Write out all of the material below word for word, leaving out the pictures.

Excerpts from spatial question data:

>>

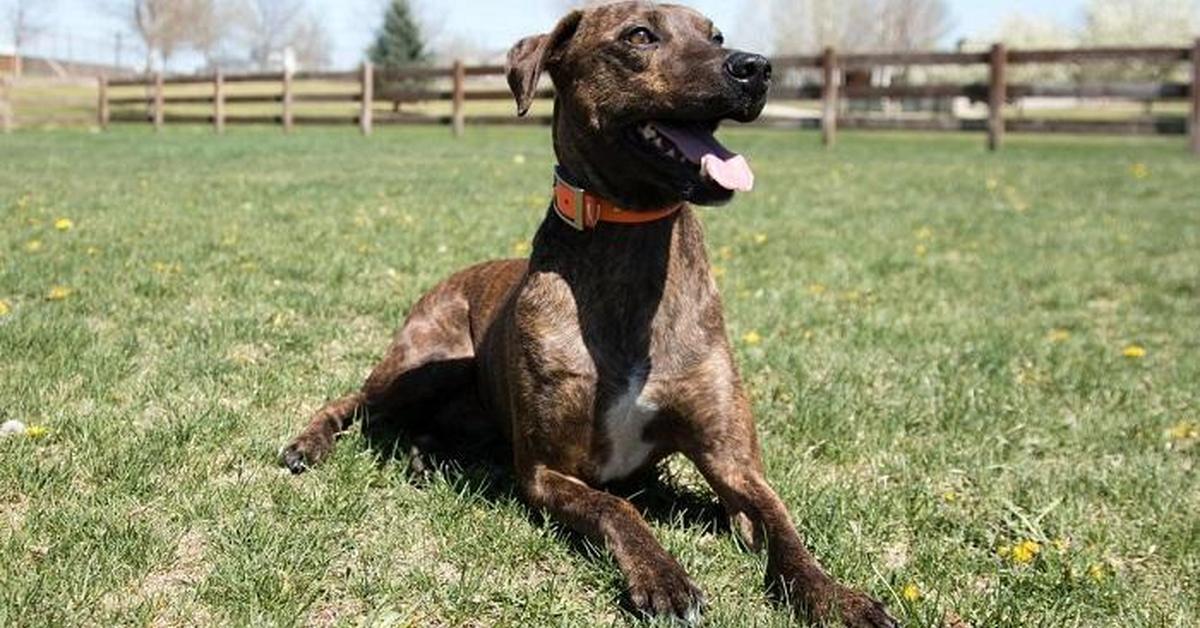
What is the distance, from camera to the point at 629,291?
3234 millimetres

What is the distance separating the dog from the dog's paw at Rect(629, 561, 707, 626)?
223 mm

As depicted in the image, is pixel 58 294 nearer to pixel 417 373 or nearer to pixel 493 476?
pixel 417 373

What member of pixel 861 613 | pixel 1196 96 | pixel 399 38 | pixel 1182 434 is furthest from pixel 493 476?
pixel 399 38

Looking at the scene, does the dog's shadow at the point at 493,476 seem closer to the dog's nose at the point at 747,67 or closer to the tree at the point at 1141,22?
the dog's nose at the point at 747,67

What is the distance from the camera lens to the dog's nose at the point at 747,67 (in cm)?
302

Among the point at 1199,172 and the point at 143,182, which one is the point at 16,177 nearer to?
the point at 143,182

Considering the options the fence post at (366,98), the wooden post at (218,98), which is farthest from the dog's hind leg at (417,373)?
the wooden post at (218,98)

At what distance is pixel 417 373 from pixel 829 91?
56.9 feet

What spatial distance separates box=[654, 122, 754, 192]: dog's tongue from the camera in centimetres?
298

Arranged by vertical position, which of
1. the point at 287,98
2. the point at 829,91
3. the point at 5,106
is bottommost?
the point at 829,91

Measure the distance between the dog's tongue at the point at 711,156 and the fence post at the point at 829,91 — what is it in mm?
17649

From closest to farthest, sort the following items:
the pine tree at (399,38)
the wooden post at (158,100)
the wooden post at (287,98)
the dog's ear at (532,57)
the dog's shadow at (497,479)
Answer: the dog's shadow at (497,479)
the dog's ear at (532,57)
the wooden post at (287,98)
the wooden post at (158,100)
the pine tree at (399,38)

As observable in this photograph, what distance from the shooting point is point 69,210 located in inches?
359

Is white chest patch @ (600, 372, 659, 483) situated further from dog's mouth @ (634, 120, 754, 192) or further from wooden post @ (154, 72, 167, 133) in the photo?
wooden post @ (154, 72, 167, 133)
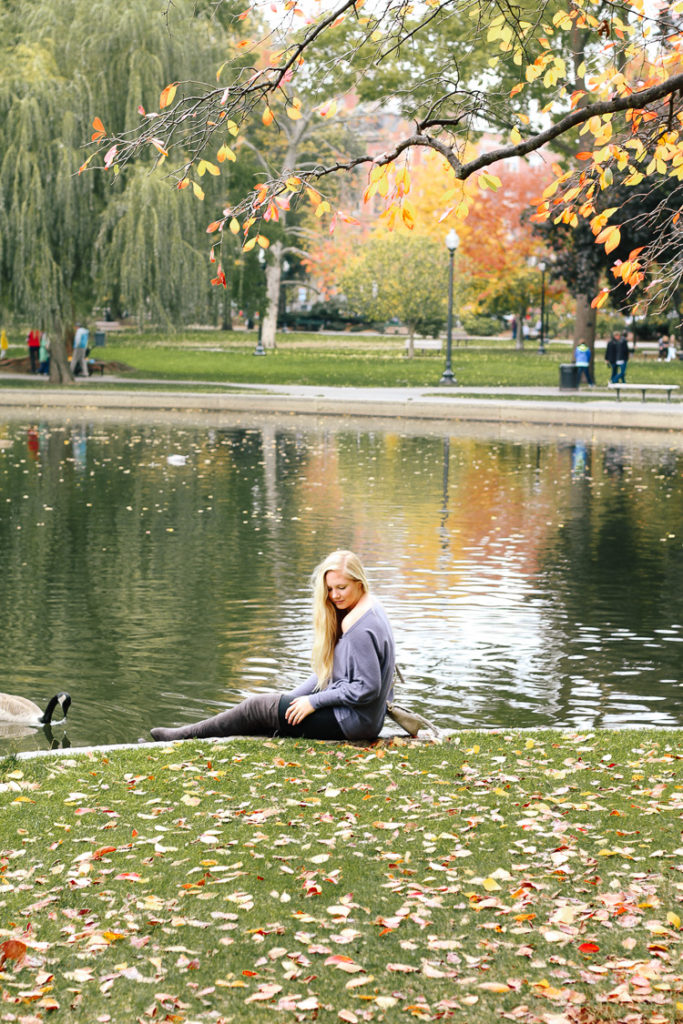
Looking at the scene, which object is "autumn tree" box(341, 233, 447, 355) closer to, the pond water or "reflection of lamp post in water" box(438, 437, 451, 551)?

<<

● FINISHED TASK:
What is the distance, from camera to the point at 629,291?
3234 millimetres

What is the distance separating the dog from the dog's paw at Rect(629, 561, 707, 626)?
223 mm

As depicted in the image, is pixel 58 294 nearer to pixel 417 373 or nearer to pixel 493 476?
pixel 417 373

What member of pixel 861 613 | pixel 1196 96 | pixel 399 38 | pixel 1182 434 is furthest from pixel 493 476?
pixel 399 38

Looking at the scene, does the dog's shadow at the point at 493,476 seem closer to the dog's nose at the point at 747,67 or closer to the tree at the point at 1141,22?
the dog's nose at the point at 747,67

What is the distance from the camera lens to the dog's nose at the point at 747,67 (in cm)?
302

Among the point at 1199,172 and the point at 143,182, which one is the point at 16,177 nearer to?
the point at 143,182

Considering the options the fence post at (366,98), the wooden post at (218,98), which is farthest from the dog's hind leg at (417,373)?
the wooden post at (218,98)

At what distance is pixel 417 373 from pixel 829 91?
56.9 feet

What spatial distance separates box=[654, 122, 754, 192]: dog's tongue from the camera in centimetres?
298

Arranged by vertical position, which of
1. the point at 287,98
2. the point at 829,91
3. the point at 5,106
is bottommost?
the point at 829,91

Measure the distance between the dog's tongue at the point at 711,156 and the fence post at the point at 829,91 — what is it in mm?
17649

From closest to farthest, sort the following items:
the pine tree at (399,38)
the wooden post at (158,100)
the wooden post at (287,98)
the dog's ear at (532,57)
the dog's shadow at (497,479)
Answer: the dog's shadow at (497,479)
the dog's ear at (532,57)
the wooden post at (287,98)
the wooden post at (158,100)
the pine tree at (399,38)

As observable in this photograph, what distance from the shooting point is point 69,210 located in inches?
359

Is white chest patch @ (600, 372, 659, 483) situated further from dog's mouth @ (634, 120, 754, 192) or further from wooden post @ (154, 72, 167, 133) in the photo?
wooden post @ (154, 72, 167, 133)
Looking at the scene, which object is "autumn tree" box(341, 233, 447, 355) closer to, the pond water or "reflection of lamp post in water" box(438, 437, 451, 551)?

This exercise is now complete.